Kolkata-based Basant Maheshwari has made a name for himself as a value investor and has the credit of spotting several multi-bagger stocks. Mr Maheshwari took to full-time investing in 2001 after his family business failed to take off.
Kolkata-based Basant Maheshwari has made a name for himself as a value investor and has the credit of spotting several multi-bagger stocks. Mr Maheshwari took to full-time investing in 2001 after his family business failed to take off.
Between 2001 and 2014, Mr Maheshwari invested in companies such as Bharti Airtel, Trent, Pantaloon Retail, Axis Bank, Titan, Page Industries, Hawkins Cookers and Gruh Finance successfully.
He is the founder of investment portal The Equity Desk and author of "The Thoughtful Investor". Besides investing, Mr Maheshwari is passionate about teaching.
Investment strategy: Mr Maheshwari told NDTV that he prefers companies which generate large profits by employing little cash. Such companies tend to be cash flow positive, and in bad years, the free cash flow turns into dividends, he added. (Watch the full interview here)
Mr Maheshwari's investment mantra:
1) Invest in companies that have a return on equity (in excess of 30 per cent) and that pay regular dividend. These two factors are a sign of sound management, he says.
2) Invest in companies with high sales growth: Companies that generate 25-30 per cent sales growth for 5-6 years are unlikely to be loss-making propositions, he says.
3) Never buy into a company which is not a sector leader.
4) Buy companies, which are trading at market price/face value of more than 100.
5) Companies with debt can also be good bets provided the growth in debt is significantly less than growth in sales.
Mr Maheshwari's multi-baggers and his rationale for investing in them:
1) Page Industries: bought at Rs 350; return of 20 times between 2008-14. Criteria for selection: Consistent growth of 40 per cent for 11-12 years and kept on capturing market share. Best growth in the industry. Did not take debt or dilute equity.

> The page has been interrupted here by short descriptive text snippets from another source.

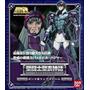 Myth Cloth Bandai Thool Pecta Gamma Asgard Saint Seiya Jp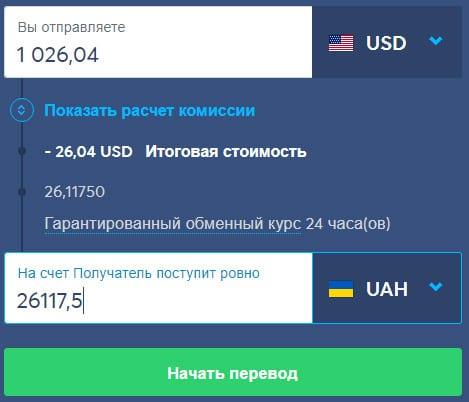 как перевести деньги из США в Украину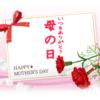 母の日にありがとうを贈ろう!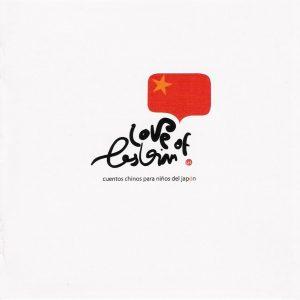 portada del disco Cuentos Chinos Para Niños del Japón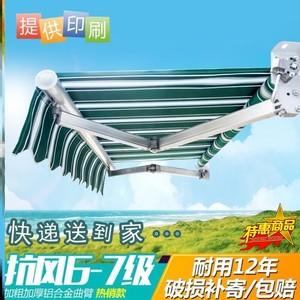 加固房屋夏天伸缩遮阳雨棚商店庭院手摇大型水果店多用途广告伞挡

2) Hawkins Cookers: bought at Rs 350; return of 8 times between 2008-14. Criteria for selection: Bought the stock for dividend yield and stability in portfolio after the 2008 global financial crisis. The kitchen appliances markets was growing at a fast pace.
3) Pantaloon Retail: Held between 2003 and 2008, return of 40 times. Criteria for selection: It was a bull market story, which ended with the global financial crisis. Initial thought that it could be India's Wal-Mart, but later convinced that it required heavy doses of cash, which would have been difficult in a bear market.

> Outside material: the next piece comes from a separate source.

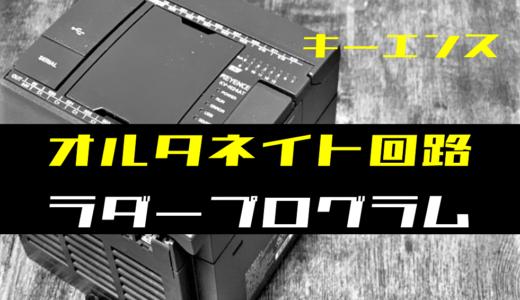 【ノウハウ初級】オルタネイト回路のラダープログラム例【キーエンスKV】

4) Titan: Bought in 2008 after selling Pantaloon as a retail play. Between 2008 and 2013, it gave return of 6 times. Criteria for selection: Big brand, high RoE. Sold last year after announcement of restrictions on gold imports.
5) Gruh Finance: Held between 2011 and 2014 for return of four times. Criteria for selection: A home finance company that outgrew HDFC. It lends in semi-urban and rural areas, where there is little competition from big lenders. Small ticket-size of loans and good risk management. Repco Home Finance is another good bet.

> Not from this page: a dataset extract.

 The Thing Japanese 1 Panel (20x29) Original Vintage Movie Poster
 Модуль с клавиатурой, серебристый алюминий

Story That Did Not Go As Planned:
Mr Maheshwari bought Voltas in 2008 and had to sell the stock at a 60 per cent loss. He says, "It was a bad decision and I paid the price." Criteria for selection: Voltas fell from Rs 250 to Rs 160 and after the sharp fall it appeared cheap. However, the stock continued to slide.
Mr Maheshwari's Tips for Retail Investors:
Companies associated with housing sector might do well as the economy is looking up and interest rates are likely to come down. Companies such as Kajaria Ceramics, Whirlpool of India and Symphony and finance companies such as Gruh and Repco may turn out to be good bets in future.